• Tasks to carry out
[a] Does each statement agree with the Sports Illustrated passage? (i) Sports Illustrated was launched in 1954. (ii) Luce's closest advisers encouraged him to start SI. (iii) Luce handed the magazine to Andre Laguerre six years after its launch.
[b] Could you copy the part of the Sports Illustrated passage that begins at the words "Sports Illustrated finally" and stops after "thought about sports."?
— Start of Source text —
Henry Luce would have had a hard time imagining a world in which a rookie basketball player looks down his nose at a $100 million-plus contract; a world in which cities put their populaces deeper in debt to build ever-more-elaborate sports temples; a world in which, on any weekend afternoon, you can sit in front of a colorful screen and choose from among a dozen different athletic spectacles to numb your mind.

As Michael MacCambridge writes in The Franchise: A History of Sports Illustrated Magazine: ''SI was born in an era when spectator sports were commonly viewed--despite all the suits and ties in the stands--as a blue-collar proposition (an early Time Inc. study of the market described sports fans as 'juveniles and ne'er-do-wells').''

Little wonder, then, that when Sports Illustrated was launched in 1954, the highbrows in the old Time & Life Building treated ''Harry's yacht,'' as the magazine was called, as if it were a fishing scow that had blundered into an America's Cup race. But Time Inc. founder Luce, who had gone against his closest advisers to start SI, saw the magazine through its shaky start and sometimes hysterical search for an identity.

Sports Illustrated finally found itself six years later, when Luce handed the book to a hard-boozing but brilliant editor named Andre Laguerre. The daring innovations introduced by Laguerre--such as color covers of events only a few days old--set the pace for newsweeklies of all types. But more important, Laguerre assembled a stable of writers such as Dan Jenkins, Budd Schulberg, and later, Frank Deford, whose lively--and sometimes just plain beautiful--prose changed the way people thought about sports.
— End of Source text —
— Start of Dataset excerpts —
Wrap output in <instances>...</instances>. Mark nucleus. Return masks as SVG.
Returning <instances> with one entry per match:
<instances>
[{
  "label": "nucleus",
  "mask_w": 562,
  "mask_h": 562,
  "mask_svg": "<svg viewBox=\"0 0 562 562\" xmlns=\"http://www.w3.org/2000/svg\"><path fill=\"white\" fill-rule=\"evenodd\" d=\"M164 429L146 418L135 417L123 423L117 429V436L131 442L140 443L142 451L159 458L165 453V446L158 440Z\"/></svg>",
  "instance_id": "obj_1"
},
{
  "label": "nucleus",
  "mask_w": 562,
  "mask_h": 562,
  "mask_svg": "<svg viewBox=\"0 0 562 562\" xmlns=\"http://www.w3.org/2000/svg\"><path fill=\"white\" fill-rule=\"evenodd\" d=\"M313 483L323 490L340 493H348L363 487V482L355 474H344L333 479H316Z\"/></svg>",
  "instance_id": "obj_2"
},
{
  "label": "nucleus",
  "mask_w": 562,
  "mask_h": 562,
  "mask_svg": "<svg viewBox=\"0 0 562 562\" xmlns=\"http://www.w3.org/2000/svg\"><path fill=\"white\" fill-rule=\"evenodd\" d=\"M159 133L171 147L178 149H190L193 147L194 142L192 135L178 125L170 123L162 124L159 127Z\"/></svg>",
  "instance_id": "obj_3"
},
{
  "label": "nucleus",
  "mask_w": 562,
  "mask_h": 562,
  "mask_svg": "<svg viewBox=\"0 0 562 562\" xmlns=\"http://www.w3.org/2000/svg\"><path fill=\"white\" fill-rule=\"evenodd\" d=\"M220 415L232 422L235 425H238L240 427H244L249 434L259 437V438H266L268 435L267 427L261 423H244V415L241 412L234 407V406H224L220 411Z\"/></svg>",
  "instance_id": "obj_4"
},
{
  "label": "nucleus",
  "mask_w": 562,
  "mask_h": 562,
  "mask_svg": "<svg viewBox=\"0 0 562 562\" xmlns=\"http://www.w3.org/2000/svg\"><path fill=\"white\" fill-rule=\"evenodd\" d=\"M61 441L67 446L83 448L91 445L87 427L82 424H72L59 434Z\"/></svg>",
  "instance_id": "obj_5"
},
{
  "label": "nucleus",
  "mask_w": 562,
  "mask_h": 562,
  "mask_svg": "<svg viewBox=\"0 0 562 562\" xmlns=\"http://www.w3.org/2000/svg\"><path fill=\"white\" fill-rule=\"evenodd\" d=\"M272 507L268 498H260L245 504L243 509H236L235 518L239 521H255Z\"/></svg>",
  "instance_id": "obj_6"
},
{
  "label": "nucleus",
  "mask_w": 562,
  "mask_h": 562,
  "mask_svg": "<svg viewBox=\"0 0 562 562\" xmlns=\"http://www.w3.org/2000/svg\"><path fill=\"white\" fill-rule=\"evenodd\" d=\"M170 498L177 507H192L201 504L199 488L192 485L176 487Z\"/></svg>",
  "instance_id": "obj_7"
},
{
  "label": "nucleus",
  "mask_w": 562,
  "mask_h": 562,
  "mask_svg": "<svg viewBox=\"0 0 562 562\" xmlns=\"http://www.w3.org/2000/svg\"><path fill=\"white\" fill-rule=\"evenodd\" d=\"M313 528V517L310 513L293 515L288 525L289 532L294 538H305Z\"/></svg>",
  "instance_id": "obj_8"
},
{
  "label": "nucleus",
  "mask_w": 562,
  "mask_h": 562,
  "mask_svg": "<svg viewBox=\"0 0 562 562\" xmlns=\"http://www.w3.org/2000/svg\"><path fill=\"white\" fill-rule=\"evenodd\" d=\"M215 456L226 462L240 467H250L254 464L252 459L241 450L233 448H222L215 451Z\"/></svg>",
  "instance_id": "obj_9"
— End of Dataset excerpts —
• Solution set
[a]
(i) Yes: "when Sports Illustrated was launched in 1954"
(ii) No: "who had gone against his closest advisers to start SI"
(iii) Yes: "Sports Illustrated finally found itself six years later, when Luce handed the book to a hard-boozing but brilliant editor named Andre Laguerre"

[b]
Sports Illustrated finally found itself six years later, when Luce handed the book to a hard-boozing but brilliant editor named Andre Laguerre. The daring innovations introduced by Laguerre--such as color covers of events only a few days old--set the pace for newsweeklies of all types. But more important, Laguerre assembled a stable of writers such as Dan Jenkins, Budd Schulberg, and later, Frank Deford, whose lively--and sometimes just plain beautiful--prose changed the way people thought about sports.